La pandemia ocasionada por el Covid19 ha vuelto a traer a la palestra el debate entre «lo público» y «lo privado». Este debate ha sido y es especialmente intenso en relación con la sanidad y la educación.
En este debate, hay posiciones que identifican lo «público» con lo estatal y, por derivación, con el «bien común», y lo elevan a la categoría de un absoluto que acaba excluyendo a la iniciativa privada de la contribución a éste bien. El problema surge porque la iniciativa privada no es sino la misma sociedad civil en acción que, de este modo, se ve excluida de la contribución a favor de «lo común», frente a un Estado que asume para sí toda iniciativa en cualquier ámbito (así, hasta los poderes públicos nos dicen cómo y qué tenemos que celebrar en las fiestas de nuestro pueblo o nuestro barrio). Se trata de un Estado en el que los poderes públicos no creen en la iniciativa de la sociedad civil (principio de subsidiariedad) y a la que consideran un adversario al que combatir.
A esta identificación entre «lo público» y lo estatal, se une además la asignación de su carácter gratuito, frente a la iniciativa privada, regida, por el contario, por el ánimo de lucro.
En el marco de esta dialéctica, en el ámbito educativo se afirma que la escuela pública es la única que garantiza la igualdad de oportunidades porque, entre otras cosas, es gratuita para las familias, frente a una escuela privada que conlleva un coste para éstas porque tiene afán de lucro.

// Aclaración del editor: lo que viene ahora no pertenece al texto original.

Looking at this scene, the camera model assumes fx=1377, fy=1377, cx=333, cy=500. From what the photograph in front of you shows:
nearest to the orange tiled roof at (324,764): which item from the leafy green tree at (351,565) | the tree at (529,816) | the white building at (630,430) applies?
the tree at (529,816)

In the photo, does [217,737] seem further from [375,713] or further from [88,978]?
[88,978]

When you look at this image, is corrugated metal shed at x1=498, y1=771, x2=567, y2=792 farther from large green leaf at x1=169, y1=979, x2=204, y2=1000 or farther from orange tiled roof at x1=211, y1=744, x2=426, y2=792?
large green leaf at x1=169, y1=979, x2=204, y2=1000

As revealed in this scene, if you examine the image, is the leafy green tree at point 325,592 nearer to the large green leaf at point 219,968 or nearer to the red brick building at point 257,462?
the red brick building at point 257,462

En respuesta a este maniqueísmo hemos de recordar, pues existe cierta confusión en la ciudadanía, que en nuestro sistema educativo existen dos tipos de centros: públicos y privados. Los primeros son de titularidad estatal y los segundos de titularidad privada. Los centros privados pueden ser además concertados. Es decir, tener suscrito un concierto con la Administración educativa con el objeto de impartir la enseñanza en condiciones de gratuidad, garantizándose de este modo la libertad de enseñanza.

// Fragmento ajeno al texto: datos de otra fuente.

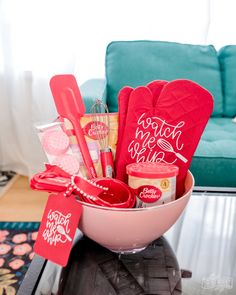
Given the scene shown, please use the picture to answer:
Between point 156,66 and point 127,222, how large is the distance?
133 centimetres

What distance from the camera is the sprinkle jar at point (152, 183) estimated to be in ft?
1.92

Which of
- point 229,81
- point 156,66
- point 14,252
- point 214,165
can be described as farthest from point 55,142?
point 229,81

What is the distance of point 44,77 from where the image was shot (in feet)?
6.56

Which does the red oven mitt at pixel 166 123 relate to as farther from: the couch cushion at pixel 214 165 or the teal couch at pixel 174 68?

Los centros públicos y los centros privados-concertados son denominados como centros sostenidos con fondos públicos. Ambos modelos, por lo tanto, imparten la enseñanza en condiciones de gratuidad y se encuentran al servicio de la igualdad de oportunidades de sus alumnos.
Ahora bien, no hay que dejarse engañar por la aporía de la gratuidad de los servicios públicos. Que los ciudadanos no tengan que pagar por acudir a un centro educativo público o privado-concertado o a un hospital público no quiere decir que estos servicios sean gratuitos en términos de costes para el erario público. Estos servicios son financiados a través de los impuestos que pagamos los ciudadanos y las empresas. Por lo tanto no son gratuitos en términos absolutos (otra cosa es que cada uno contribuya a su financiación en función de su capacidad económica y a través de un sistema fiscal progresivo). Es más, en la escuela pública también las familias tienen que abonar determinados servicios y/o actividades.
En suma, ni «lo público» se agota en el Estado ni es gratuito en absoluto.